## Document extract:
══════════════════════════════
We have applied our annotation pipeline to 2,596 predicted proteins in the Halobacterium NRC-1 genome (Figure 1). This pipeline represents an annotation hierarchy wherein for each protein we first attempt function assignment on the basis of primary sequence similarity to characterized proteins or protein families; this step includes algorithms such as PSI-BLAST and HMMER searches, both of which have low false positive rates and well characterized error models. In instances where primary sequence similarity methods fail to assign putative functions to the proteins, we predict their three-dimensional structures primarily using two methods: Rosetta de novo structure prediction and Meta-Server/3D-jury fold recognition. Rosetta structure prediction is only applicable to proteins and protein domains fewer than 150 residues in length and thus separating proteins into domains prior to analysis is key to the success of our approach. We have used Ginzu, a program that detects proteins domains boundaries using Pfam and PSI-BLAST alignments, to separate proteins into domains prior to annotation [37]. This resulted in 1,926 proteins containing a single domain and 670 proteins that could be divided into 1,665 domains (a total of 3,591 proteins and protein-domains were analyzed by the annotation pipeline). These 3,591 domains included both proteins of known function, annotated as part of the initial annotation [7], and proteins that were unannotated at the time this study began.

Figure 1

Flow chart depicting the annotation pipeline implemented in this study. Sequence based methods are employed first (top), domains that elude primary sequence based methods are predicted by structure-prediction methods (bottom). For any given genome, data from all levels in this method hierarchy are integrated using SBEAMS (Systems Biology Experiment Analysis and Management System). Implicit in this annotation hierarchy is the idea that protein annotation should be domain-centric (that is, multi-domain proteins should be divided into domains as early as possible in the annotation process). SBEAMS produces a table of annotations where for a given domain only results from the topmost level in the method hierarchy (PDB-BLAST → Pfam → Rosetta) producing a significant hit are displayed.

Of the 2,596 proteins in the Halobacterium genome, 1,077 had significant matches by PSI-BLAST to known structures in the PDB. An additional 610 domains lacking PSI-BLAST hits to the PDB had matches to Pfam protein families (detected using HMMER). Following the application of the above methods, Rosetta was used to predict the three-dimensional structures of all proteins and protein domains (<150 residues in length) for which we were unable to detect significant matches to known structures or Pfam domains. The application of the Rosetta method to these domains of unknown function resulted in 670 high confidence fold predictions that were then analyzed in the context of the Halobacterium NRC-1 association network. A total of 1,234 proteins eluded all attempts to predict fold and/or function using any of the methods described above: 239 domains were too large for Rosetta, and 995 domains produced low confidence Rosetta results. The results of this annotation hierarchy are publicly available on the Institute for Systems Biology (ISB) Halobacterium Research Resource website [38]. Using this approach we were able to significantly reduce the number of protein domains in the Halobacterium NRC-1 genome for which no hits by any method were found.
══════════════════════════════
(Stored data)

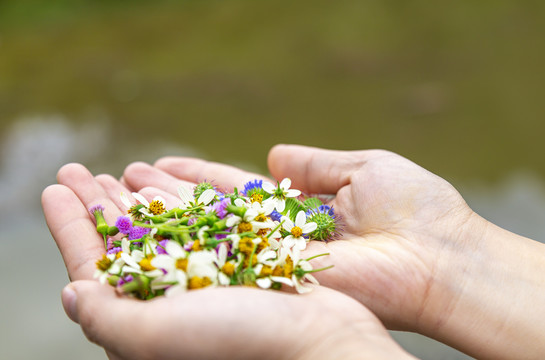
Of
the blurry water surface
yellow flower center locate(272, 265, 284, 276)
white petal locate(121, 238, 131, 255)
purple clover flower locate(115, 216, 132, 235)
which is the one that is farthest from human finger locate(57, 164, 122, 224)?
the blurry water surface

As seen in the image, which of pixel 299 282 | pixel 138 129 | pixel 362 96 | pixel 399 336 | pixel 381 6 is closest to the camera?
pixel 299 282

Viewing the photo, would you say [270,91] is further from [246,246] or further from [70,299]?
[70,299]

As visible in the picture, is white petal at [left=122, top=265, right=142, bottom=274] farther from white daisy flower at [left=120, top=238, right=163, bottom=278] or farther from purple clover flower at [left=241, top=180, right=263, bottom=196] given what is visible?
purple clover flower at [left=241, top=180, right=263, bottom=196]

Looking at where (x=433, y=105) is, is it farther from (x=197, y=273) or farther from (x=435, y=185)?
(x=197, y=273)

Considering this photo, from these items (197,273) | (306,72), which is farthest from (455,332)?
(306,72)

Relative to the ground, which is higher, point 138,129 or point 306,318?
point 138,129

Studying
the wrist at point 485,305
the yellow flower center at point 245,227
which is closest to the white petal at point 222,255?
the yellow flower center at point 245,227

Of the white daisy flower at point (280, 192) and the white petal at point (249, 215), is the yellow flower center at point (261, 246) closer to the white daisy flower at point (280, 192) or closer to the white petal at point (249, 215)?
Answer: the white petal at point (249, 215)
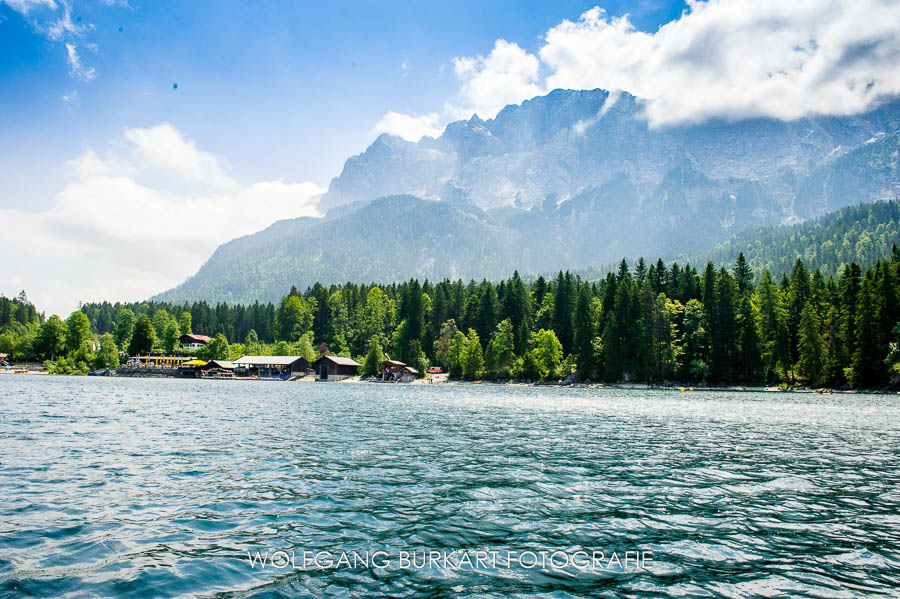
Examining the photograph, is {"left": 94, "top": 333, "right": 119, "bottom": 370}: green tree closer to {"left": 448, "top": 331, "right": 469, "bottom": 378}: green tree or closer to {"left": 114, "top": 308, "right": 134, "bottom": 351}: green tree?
{"left": 114, "top": 308, "right": 134, "bottom": 351}: green tree

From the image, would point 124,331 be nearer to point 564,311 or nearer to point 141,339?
point 141,339

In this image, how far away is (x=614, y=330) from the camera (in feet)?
342

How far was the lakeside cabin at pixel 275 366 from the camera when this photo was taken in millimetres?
140125

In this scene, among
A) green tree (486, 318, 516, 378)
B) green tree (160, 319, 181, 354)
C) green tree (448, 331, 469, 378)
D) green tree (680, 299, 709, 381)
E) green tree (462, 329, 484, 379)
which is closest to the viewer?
green tree (680, 299, 709, 381)

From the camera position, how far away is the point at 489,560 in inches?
370

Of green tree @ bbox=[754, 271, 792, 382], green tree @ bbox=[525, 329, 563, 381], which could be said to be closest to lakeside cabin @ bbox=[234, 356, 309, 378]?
green tree @ bbox=[525, 329, 563, 381]

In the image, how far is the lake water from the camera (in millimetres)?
8414

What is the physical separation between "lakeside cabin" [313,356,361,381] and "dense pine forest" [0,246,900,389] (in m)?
6.21

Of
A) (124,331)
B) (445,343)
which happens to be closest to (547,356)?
(445,343)

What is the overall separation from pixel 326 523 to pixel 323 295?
163713 millimetres

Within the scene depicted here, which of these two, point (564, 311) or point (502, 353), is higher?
point (564, 311)

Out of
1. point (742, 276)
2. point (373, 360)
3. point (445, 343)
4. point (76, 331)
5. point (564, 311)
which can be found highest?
point (742, 276)

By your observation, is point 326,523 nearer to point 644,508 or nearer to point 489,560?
point 489,560

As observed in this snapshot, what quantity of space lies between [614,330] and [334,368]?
73.1m
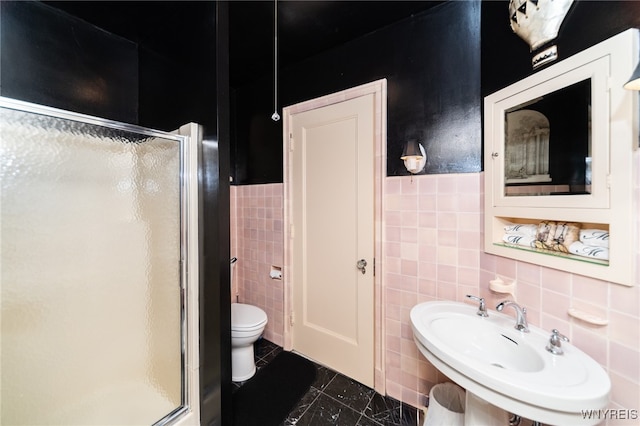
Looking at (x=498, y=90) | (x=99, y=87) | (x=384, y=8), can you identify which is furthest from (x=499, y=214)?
(x=99, y=87)

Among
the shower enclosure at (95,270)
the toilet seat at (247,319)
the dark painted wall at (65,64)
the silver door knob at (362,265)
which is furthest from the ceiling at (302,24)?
the toilet seat at (247,319)

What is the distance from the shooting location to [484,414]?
0.99 m

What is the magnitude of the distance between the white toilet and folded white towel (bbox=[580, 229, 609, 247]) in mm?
1831

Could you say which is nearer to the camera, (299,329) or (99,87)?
(99,87)

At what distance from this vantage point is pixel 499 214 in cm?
123

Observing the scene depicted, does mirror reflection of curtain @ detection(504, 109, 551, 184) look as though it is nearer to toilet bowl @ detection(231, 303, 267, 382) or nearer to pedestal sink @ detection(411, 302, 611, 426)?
pedestal sink @ detection(411, 302, 611, 426)

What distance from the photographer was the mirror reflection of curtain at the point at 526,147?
108 cm

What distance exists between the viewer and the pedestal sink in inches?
27.2

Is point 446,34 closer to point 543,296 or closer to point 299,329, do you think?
point 543,296

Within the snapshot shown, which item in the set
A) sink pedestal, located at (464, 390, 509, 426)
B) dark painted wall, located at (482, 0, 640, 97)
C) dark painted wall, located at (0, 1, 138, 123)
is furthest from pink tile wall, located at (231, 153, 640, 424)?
dark painted wall, located at (0, 1, 138, 123)

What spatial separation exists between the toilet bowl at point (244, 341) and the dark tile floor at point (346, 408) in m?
0.08

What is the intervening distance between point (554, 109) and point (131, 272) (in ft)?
══════════════════════════════
## What the task asks:
Can you reproduce, word for word, the stretch of the protein annotation text from "Flow chart depicting" through "hit are displayed."?

## Solved exercise:
Flow chart depicting the annotation pipeline implemented in this study. Sequence based methods are employed first (top), domains that elude primary sequence based methods are predicted by structure-prediction methods (bottom). For any given genome, data from all levels in this method hierarchy are integrated using SBEAMS (Systems Biology Experiment Analysis and Management System). Implicit in this annotation hierarchy is the idea that protein annotation should be domain-centric (that is, multi-domain proteins should be divided into domains as early as possible in the annotation process). SBEAMS produces a table of annotations where for a given domain only results from the topmost level in the method hierarchy (PDB-BLAST → Pfam → Rosetta) producing a significant hit are displayed.